* **Document section**:
***

Deny All / Logging / Not Working

Anyone,

 

(I apologize this is a long read, but I had to explain a few things)

 

I am writing this as to attempt to figure out what one must do in order to really apply a 'DENY ALL' inbound rule on the WAN / public facing side.  I have read countless posts about the DENY all really not being deny all unless you specifically add the match-vip enable to the rule and that works, but wait... there is more!

 

First a little back history - I am evaluating FG as a reseller.  We have sold countless competing brands with descent success, but margins and price points are a different story and issue, so I have decided to try FG.  We bought several models for testing and I also have a couple at home on my commercial Internet pipe I have in my home office.  All has seemingly gone well, until recently.

 

I am not running any VIPs at home, so there are no services NATd.  No web servers, special devices, nothing is NATd.  I am only using the firewall to NAT to the outside interface my internal subnets (I have a few such as VOIP, WIFI, office VLAN, home VLAN, etc).  Again, just basic NAT and firewall stuff, and L2L VPN.  That's it.

***

* **Data excerpts**:
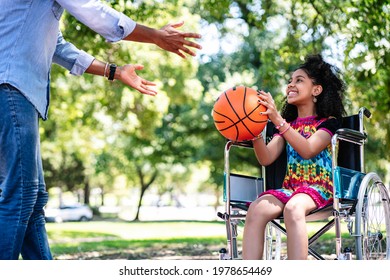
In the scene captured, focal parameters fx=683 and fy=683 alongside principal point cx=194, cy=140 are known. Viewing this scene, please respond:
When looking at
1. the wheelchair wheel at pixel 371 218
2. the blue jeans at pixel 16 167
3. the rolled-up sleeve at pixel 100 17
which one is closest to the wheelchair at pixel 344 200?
the wheelchair wheel at pixel 371 218

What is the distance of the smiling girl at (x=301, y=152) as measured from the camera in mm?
3980

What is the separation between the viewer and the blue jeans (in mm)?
3125

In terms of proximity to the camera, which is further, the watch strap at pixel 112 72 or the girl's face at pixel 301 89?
the girl's face at pixel 301 89

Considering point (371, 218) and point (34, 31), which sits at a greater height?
point (34, 31)

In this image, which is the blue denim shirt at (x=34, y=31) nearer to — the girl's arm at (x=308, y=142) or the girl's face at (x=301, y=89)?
the girl's arm at (x=308, y=142)

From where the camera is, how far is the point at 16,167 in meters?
3.15

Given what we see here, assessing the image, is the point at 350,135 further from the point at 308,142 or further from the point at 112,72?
the point at 112,72

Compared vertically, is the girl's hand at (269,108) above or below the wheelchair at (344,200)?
above

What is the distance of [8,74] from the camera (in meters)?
3.13

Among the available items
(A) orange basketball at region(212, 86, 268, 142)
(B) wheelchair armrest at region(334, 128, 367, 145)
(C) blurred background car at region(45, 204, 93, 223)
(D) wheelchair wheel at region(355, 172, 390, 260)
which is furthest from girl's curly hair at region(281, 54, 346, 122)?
(C) blurred background car at region(45, 204, 93, 223)

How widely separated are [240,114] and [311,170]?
67cm

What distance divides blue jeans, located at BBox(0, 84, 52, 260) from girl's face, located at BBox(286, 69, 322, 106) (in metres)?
1.94

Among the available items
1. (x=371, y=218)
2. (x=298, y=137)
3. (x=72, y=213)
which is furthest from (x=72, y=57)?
(x=72, y=213)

***

* **Goal 1**: Copy the stretch of the post about the deny-all firewall rule from "(I apologize this" through "well, until recently.".
* **Goal 2**: In the post about the deny-all firewall rule, in what capacity is the writer evaluating FG?

* **Task response 1**:
(I apologize this is a long read, but I had to explain a few things)

 

I am writing this as to attempt to figure out what one must do in order to really apply a 'DENY ALL' inbound rule on the WAN / public facing side.  I have read countless posts about the DENY all really not being deny all unless you specifically add the match-vip enable to the rule and that works, but wait... there is more!

 

First a little back history - I am evaluating FG as a reseller.  We have sold countless competing brands with descent success, but margins and price points are a different story and issue, so I have decided to try FG.  We bought several models for testing and I also have a couple at home on my commercial Internet pipe I have in my home office.  All has seemingly gone well, until recently.

* **Task response 2**: As a reseller.